▶ [Passage provided]:
┄┄┄┄┄┄┄┄┄┄┄┄┄┄┄┄┄┄┄┄

The SXSW movie festival has announced its awards for the show so you’ll know what films to keep an eye out for.

For us, FMX in Stuttgart loomed large on our calendar. The conference has a lot of moving parts with tracks around VFX, game development, interactive content, virtual production, and more. We were busy putting together a track and excited about our plans and boom, kaboom. FMX 2020 went away, canceled in a puff of smoke and, as much as I hate to admit this, it was my first realization that the situation in Europe was getting bad fast. Then Italy closed…

We’ve also been part of the Realtime Conference that’s coming up in New York. It will now be an online-only show.

The world is a different place. No matter what happens now.

Specifically, there are going to be huge changes in the ways people communicate with their customers. What happens after this trade show season is that some companies may realize they have additional cash as a result of not having to spend it on conferences and tradeshows.

Apple shocked the world in 2009, when it helped murder MacWorld, the tradeshow dedicated to Apple products. Apple started winding back its giant presence at other trade shows and instead concentrated on presenting its own message in its own way at its dedicated events, most obviously the Apple Worldwide Developer Conference (WWDC). Apple had its reasons, more specifically Steve Jobs had his reasons, but his decisions had universal resonance for companies looking at the ways in which they communicate with their customers and their community of third-party partners, vendors, resellers, and developers. Jobs asked, why spend so much money with outside companies for a trade show where we’re sharing space with our competitors for the attention of our customers?

As it turned out, the recession hit in 2008, and Apple looked pretty smart.

For 2020, Apple has announced that WWDC 2020 in June will be an all-digital conference. For many people, it already was. The company hasn’t had much use for a big press presence and it can be a big investment for starving developers.

We’ve seen Autodesk cut back its participation at trade shows dramatically. Its executives reduce their time at shows preferring instead to stay in the office and work. The company’s different organizations may put on a targeted dinner where there is a tradeshow. The company saves its new and big-gun communication for Autodesk University.

┄┄┄┄┄┄┄┄┄┄┄┄┄┄┄┄┄┄┄┄

▶ [Stored rows]:
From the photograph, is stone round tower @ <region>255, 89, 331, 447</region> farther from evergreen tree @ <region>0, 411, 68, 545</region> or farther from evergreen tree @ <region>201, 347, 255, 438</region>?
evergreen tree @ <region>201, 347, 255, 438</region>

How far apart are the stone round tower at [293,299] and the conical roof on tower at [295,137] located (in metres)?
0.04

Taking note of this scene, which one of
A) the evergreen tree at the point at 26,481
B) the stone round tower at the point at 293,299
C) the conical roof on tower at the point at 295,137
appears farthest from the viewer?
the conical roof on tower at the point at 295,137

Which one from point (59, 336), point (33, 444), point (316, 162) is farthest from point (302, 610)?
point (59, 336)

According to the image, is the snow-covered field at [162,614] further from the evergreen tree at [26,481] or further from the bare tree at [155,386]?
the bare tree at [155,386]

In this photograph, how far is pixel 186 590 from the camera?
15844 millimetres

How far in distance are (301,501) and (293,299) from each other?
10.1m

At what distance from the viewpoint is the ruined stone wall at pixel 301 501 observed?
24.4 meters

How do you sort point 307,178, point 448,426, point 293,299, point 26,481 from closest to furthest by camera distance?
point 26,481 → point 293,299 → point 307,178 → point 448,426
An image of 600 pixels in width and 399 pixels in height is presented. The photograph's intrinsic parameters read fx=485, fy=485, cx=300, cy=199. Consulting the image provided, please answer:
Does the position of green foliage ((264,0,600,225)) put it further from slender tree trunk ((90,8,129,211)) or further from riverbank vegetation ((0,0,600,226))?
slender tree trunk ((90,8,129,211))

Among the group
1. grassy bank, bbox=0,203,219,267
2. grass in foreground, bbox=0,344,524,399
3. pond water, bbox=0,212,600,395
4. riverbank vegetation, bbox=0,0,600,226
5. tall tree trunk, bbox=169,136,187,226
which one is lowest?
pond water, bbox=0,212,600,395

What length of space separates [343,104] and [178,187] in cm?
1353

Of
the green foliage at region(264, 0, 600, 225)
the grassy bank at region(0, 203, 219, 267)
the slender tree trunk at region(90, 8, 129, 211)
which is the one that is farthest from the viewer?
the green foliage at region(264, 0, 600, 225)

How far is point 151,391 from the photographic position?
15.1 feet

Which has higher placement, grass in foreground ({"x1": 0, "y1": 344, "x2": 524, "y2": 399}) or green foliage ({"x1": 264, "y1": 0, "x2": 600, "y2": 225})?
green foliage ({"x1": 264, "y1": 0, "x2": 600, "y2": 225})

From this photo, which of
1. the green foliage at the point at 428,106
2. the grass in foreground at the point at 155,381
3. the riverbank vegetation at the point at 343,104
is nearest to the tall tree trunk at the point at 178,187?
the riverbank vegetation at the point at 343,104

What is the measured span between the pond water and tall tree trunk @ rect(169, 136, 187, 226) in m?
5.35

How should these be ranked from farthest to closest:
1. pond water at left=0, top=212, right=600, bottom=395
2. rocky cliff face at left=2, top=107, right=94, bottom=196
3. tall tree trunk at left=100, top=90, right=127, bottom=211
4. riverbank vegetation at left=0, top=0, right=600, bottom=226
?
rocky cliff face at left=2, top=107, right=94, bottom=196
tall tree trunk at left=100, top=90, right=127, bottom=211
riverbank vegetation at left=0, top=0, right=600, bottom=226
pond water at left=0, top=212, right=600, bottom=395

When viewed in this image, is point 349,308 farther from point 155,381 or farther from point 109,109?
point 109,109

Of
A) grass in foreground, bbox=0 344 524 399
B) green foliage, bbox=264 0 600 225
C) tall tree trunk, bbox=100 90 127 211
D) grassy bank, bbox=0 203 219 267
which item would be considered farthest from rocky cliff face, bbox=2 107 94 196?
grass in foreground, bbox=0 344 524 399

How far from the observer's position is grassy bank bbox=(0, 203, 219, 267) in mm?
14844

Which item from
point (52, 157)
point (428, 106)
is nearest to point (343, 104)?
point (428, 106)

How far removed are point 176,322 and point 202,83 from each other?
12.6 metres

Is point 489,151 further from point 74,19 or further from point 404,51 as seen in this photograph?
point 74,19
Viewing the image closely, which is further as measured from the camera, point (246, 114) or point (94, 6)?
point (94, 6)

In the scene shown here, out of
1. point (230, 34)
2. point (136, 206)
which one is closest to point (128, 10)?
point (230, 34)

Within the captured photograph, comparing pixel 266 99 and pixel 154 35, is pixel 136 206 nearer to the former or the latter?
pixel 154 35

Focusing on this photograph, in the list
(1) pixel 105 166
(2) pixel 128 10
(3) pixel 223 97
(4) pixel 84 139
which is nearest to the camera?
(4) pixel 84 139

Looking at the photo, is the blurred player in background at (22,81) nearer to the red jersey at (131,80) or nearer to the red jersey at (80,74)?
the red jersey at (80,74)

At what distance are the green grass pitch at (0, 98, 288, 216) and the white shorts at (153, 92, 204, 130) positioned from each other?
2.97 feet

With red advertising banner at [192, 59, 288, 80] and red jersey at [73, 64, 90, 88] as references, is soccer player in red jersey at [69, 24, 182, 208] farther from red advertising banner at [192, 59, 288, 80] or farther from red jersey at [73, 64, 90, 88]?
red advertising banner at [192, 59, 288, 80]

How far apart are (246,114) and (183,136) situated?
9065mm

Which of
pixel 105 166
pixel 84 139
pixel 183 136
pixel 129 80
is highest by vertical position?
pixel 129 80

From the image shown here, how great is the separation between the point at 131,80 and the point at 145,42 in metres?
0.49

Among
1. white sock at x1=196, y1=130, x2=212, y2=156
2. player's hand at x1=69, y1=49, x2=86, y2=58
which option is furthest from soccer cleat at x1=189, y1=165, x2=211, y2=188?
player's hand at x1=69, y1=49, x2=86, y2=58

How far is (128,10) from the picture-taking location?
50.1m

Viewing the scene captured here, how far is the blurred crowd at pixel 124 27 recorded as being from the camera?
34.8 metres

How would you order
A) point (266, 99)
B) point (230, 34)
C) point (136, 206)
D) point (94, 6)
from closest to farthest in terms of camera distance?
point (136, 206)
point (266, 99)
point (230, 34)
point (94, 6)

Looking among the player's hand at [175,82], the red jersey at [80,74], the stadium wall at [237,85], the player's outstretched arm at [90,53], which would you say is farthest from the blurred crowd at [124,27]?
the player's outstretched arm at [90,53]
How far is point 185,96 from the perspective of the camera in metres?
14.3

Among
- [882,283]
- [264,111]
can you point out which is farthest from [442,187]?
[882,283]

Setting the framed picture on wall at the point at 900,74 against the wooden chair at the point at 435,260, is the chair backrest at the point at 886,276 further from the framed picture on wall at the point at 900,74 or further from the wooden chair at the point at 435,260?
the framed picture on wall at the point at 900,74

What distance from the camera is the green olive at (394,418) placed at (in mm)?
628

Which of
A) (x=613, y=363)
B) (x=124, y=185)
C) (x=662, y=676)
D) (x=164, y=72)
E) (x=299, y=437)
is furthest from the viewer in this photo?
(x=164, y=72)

┄┄┄┄┄┄┄┄┄┄┄┄┄┄┄┄┄┄┄┄

▶ [Tasks to complete]:
**a)** Translate this sentence from the article on trade shows into Spanish: "As it turned out, the recession hit in 2008, and Apple looked pretty smart."
**b)** Reproduce the part of the trade show article from "As it turned" to "for Autodesk University.".

▶ [Outputs in order]:
**a)** Resultó que la recesión llegó en 2008, y Apple pareció bastante astuta.

**b)**
As it turned out, the recession hit in 2008, and Apple looked pretty smart.

For 2020, Apple has announced that WWDC 2020 in June will be an all-digital conference. For many people, it already was. The company hasn’t had much use for a big press presence and it can be a big investment for starving developers.

We’ve seen Autodesk cut back its participation at trade shows dramatically. Its executives reduce their time at shows preferring instead to stay in the office and work. The company’s different organizations may put on a targeted dinner where there is a tradeshow. The company saves its new and big-gun communication for Autodesk University.